## Stated problem A
Which characters in the book description are named? List each as the description gives it.

** BEGIN Text extract **

Terri-Lynne DeFino was born and raised in New Jersey, but escaped to the wilds of Connecticut, where she still lives with her husband and her cats. She spends most days in her loft, in her woodland cabin along the river, writing about people she’s never met. Other days, she can be found slaying monsters with her grandchildren. If you knock on her door, she’ll most likely be wearing a tiara. She’ll also invite you in and feed you, because you can take the Italian girl out of Jersey, but you can’t take the Jersey Italian out of the girl.

Books by Terri-Lynne DeFino

by Terri-Lynne DeFino - Fiction, Women's Fiction

Lively widow Varina Paladino has lived in the same house in Wyldale, New Jersey, her entire life. The town might be slightly stuck in the 1960s, but its population is getting younger and the Paladinos are embracing the change. What Varina is not embracing is dating. Running Paladino’s Italian Specialties grocery, caring for her mother and keeping her large, loud Jersey Italian family from killing one another take up all of Varina’s energy anyway. Sylvia Spini worries about her daughter being left all alone when she dies; she knows what it is to be old and alone. So when her granddaughter, Donatella, comes to her with an ill-conceived plan to find Varina a man, she dives in. The three men of the family are each secretly plotting their own big life changes, which will throw everyone for a loop.

** END Text extract **
** BEGIN Items **

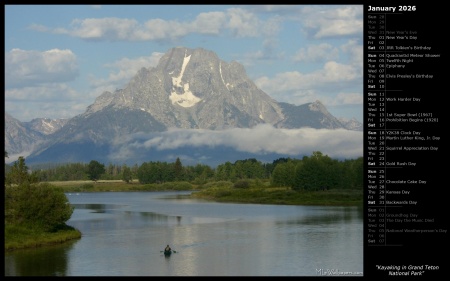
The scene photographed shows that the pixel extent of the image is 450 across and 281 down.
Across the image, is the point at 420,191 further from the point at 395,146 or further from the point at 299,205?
the point at 299,205

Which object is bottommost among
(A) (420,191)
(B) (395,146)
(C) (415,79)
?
(A) (420,191)

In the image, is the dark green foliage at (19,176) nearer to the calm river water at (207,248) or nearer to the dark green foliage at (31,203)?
the dark green foliage at (31,203)

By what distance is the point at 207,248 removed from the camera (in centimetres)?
6994

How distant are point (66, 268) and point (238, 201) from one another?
102566 millimetres

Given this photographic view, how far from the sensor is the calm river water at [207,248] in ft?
188

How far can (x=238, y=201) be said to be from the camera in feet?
522

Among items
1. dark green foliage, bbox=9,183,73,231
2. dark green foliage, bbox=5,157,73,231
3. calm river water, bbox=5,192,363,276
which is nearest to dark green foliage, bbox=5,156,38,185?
dark green foliage, bbox=5,157,73,231

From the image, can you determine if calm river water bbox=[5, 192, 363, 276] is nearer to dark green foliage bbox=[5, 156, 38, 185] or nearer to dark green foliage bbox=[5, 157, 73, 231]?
dark green foliage bbox=[5, 157, 73, 231]

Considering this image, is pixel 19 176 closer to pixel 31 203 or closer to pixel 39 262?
pixel 31 203

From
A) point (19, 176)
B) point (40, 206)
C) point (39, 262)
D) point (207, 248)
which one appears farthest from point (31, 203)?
point (207, 248)

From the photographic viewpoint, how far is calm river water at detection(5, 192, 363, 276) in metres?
57.2

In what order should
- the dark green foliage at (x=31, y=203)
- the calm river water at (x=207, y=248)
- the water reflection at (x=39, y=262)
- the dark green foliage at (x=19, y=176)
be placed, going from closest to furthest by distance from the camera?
the water reflection at (x=39, y=262), the calm river water at (x=207, y=248), the dark green foliage at (x=31, y=203), the dark green foliage at (x=19, y=176)

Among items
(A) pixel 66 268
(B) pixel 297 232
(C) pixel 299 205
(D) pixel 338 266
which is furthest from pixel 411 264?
(C) pixel 299 205

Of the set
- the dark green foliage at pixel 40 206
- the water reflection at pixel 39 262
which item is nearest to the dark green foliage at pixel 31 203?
the dark green foliage at pixel 40 206
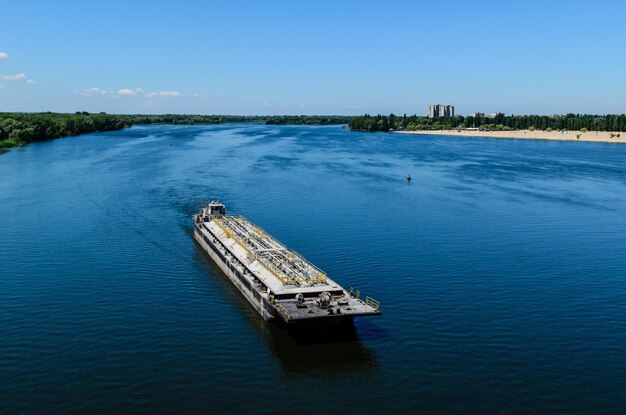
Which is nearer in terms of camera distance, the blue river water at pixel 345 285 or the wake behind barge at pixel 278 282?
the blue river water at pixel 345 285

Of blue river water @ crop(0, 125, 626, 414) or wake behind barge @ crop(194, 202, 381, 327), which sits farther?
wake behind barge @ crop(194, 202, 381, 327)

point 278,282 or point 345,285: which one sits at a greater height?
point 278,282

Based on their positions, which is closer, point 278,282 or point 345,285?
point 278,282

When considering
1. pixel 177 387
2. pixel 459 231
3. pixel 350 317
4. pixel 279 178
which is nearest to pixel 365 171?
pixel 279 178

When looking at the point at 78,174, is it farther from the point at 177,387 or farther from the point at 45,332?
the point at 177,387
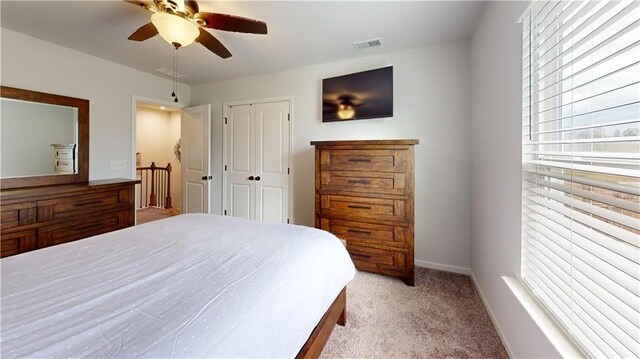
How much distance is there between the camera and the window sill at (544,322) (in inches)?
37.8

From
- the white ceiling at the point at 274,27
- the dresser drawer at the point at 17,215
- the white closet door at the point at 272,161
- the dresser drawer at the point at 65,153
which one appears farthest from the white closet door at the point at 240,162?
the dresser drawer at the point at 17,215

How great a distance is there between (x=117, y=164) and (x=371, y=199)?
3.50 meters

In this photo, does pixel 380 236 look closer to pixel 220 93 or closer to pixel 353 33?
pixel 353 33

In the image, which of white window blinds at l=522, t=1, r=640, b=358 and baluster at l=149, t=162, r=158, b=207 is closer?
white window blinds at l=522, t=1, r=640, b=358

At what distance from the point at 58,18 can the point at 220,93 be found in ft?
6.37

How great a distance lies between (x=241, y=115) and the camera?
387cm

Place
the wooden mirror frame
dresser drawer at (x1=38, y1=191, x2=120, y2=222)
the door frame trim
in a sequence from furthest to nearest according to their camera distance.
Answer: the door frame trim, the wooden mirror frame, dresser drawer at (x1=38, y1=191, x2=120, y2=222)

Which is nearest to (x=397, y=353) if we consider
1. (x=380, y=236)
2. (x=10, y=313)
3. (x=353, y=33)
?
(x=380, y=236)

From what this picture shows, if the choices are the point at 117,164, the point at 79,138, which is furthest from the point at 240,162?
the point at 79,138

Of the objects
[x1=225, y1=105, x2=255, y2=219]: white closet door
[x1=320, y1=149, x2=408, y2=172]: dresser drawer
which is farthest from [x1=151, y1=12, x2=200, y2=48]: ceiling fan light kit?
[x1=225, y1=105, x2=255, y2=219]: white closet door

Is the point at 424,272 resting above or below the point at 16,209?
below

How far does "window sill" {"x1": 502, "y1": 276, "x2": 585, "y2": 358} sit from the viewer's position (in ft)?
3.15

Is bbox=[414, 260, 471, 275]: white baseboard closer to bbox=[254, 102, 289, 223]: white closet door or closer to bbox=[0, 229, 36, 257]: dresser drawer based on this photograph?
bbox=[254, 102, 289, 223]: white closet door

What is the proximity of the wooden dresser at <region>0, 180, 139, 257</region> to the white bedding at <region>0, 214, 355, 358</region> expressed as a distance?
65.0 inches
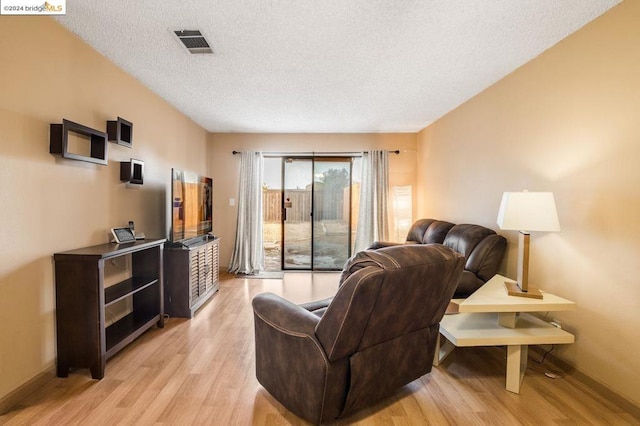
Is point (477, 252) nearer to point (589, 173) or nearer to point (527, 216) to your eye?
point (527, 216)

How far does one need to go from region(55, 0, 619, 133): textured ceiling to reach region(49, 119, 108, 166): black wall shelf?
28.6 inches

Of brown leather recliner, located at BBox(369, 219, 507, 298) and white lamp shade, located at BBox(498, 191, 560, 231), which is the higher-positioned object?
white lamp shade, located at BBox(498, 191, 560, 231)

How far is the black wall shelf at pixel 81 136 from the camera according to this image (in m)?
1.98

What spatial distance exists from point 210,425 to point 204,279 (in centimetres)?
215

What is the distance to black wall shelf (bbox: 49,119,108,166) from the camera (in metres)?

** END Items **

## Stated problem B
Transcribe the listing from the line that contains "What spatial distance" through the final line of the listing, both included, reproducing each line unchanged.

## Final result A
Varina Paladino, Sylvia Spini, Donatella

## Final result B
What spatial distance exists from point 210,425 to point 204,279 (in centimetres)?
215

What is the distance to black wall shelf (bbox: 49,119,108,166) from the camera (in metres)?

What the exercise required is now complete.